***** THE DATA
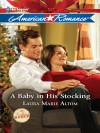 A Baby in His Stocking - Laura Marie Altom, Laura Altom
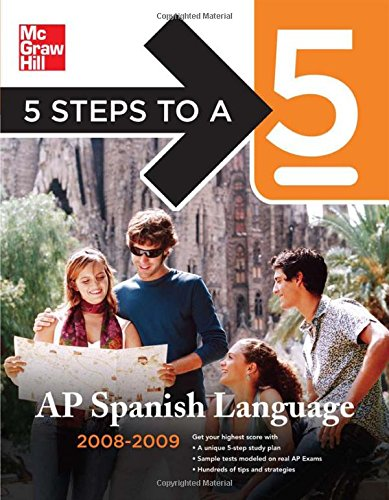 9780071488570: 5 Steps to a 5 AP Spanish Language, 2008-2009 (5 Steps to a 5 on the Advanced Placement Examinations Series)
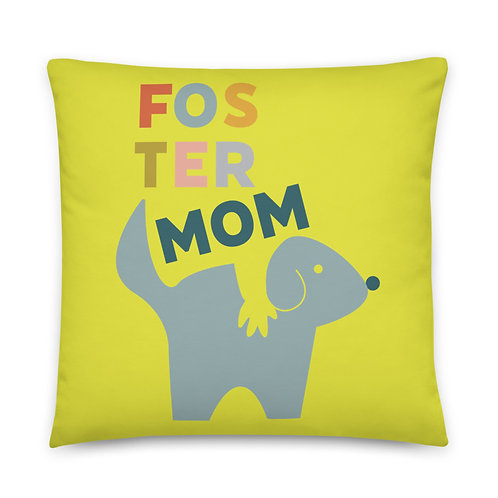 Foster Dog Mom pillow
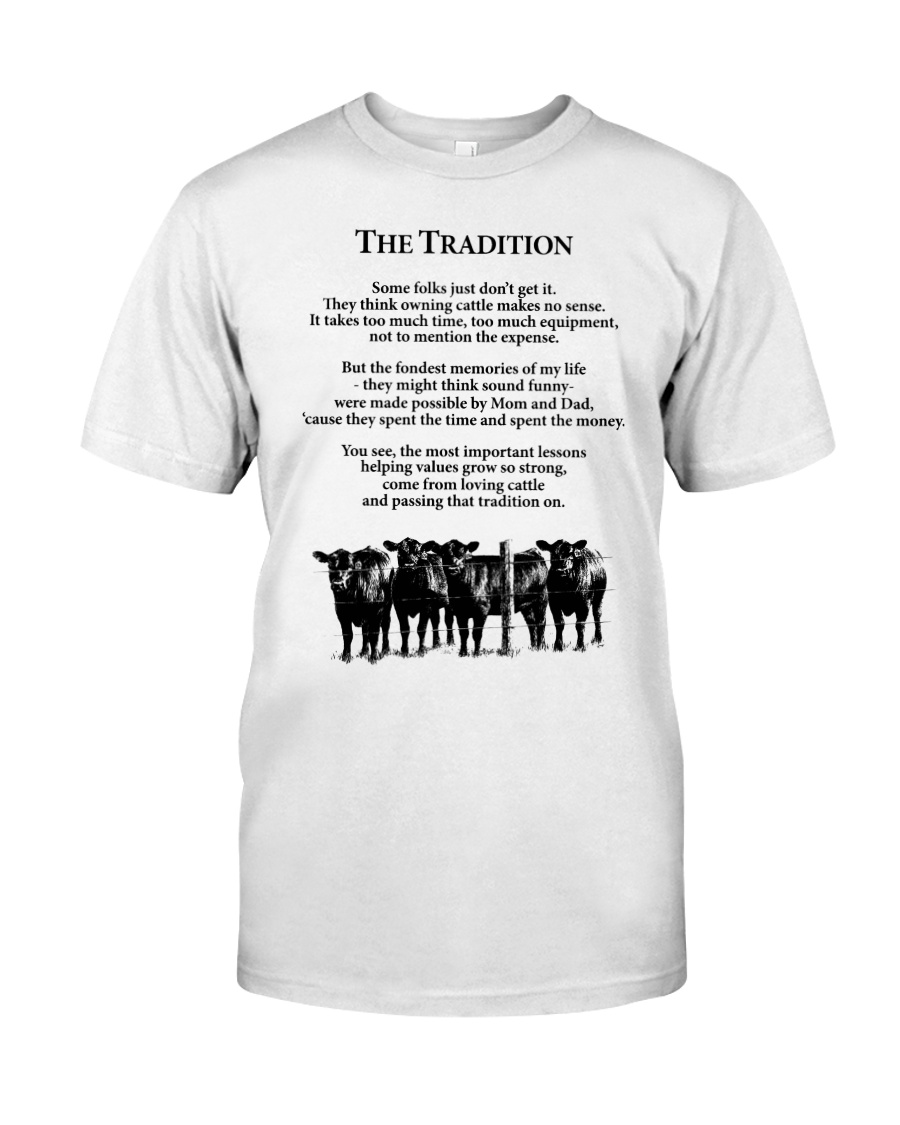Farmer The Tradition Some Folks Don't Get It Shirt Classic T-Shirt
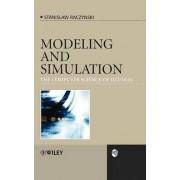 Modeling and Simulation by Stanislaw Raczynski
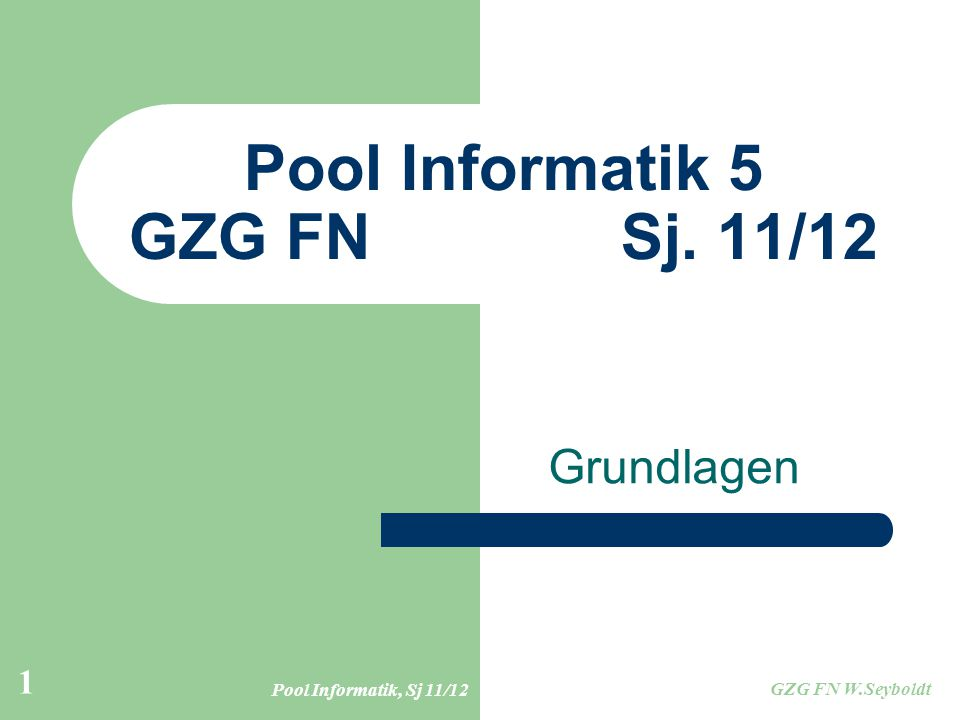 Pool Informatik 5 GZG FN Sj. 11/12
**********
» **WHAT YOU NEED TO DO**
All of the data gets printed again exactly; the pictures do not.

» **WRITTEN SOLUTION**
 A Baby in His Stocking - Laura Marie Altom, Laura Altom
 9780071488570: 5 Steps to a 5 AP Spanish Language, 2008-2009 (5 Steps to a 5 on the Advanced Placement Examinations Series)
 Foster Dog Mom pillow
Farmer The Tradition Some Folks Don't Get It Shirt Classic T-Shirt
 Modeling and Simulation by Stanislaw Raczynski
 Pool Informatik 5 GZG FN Sj. 11/12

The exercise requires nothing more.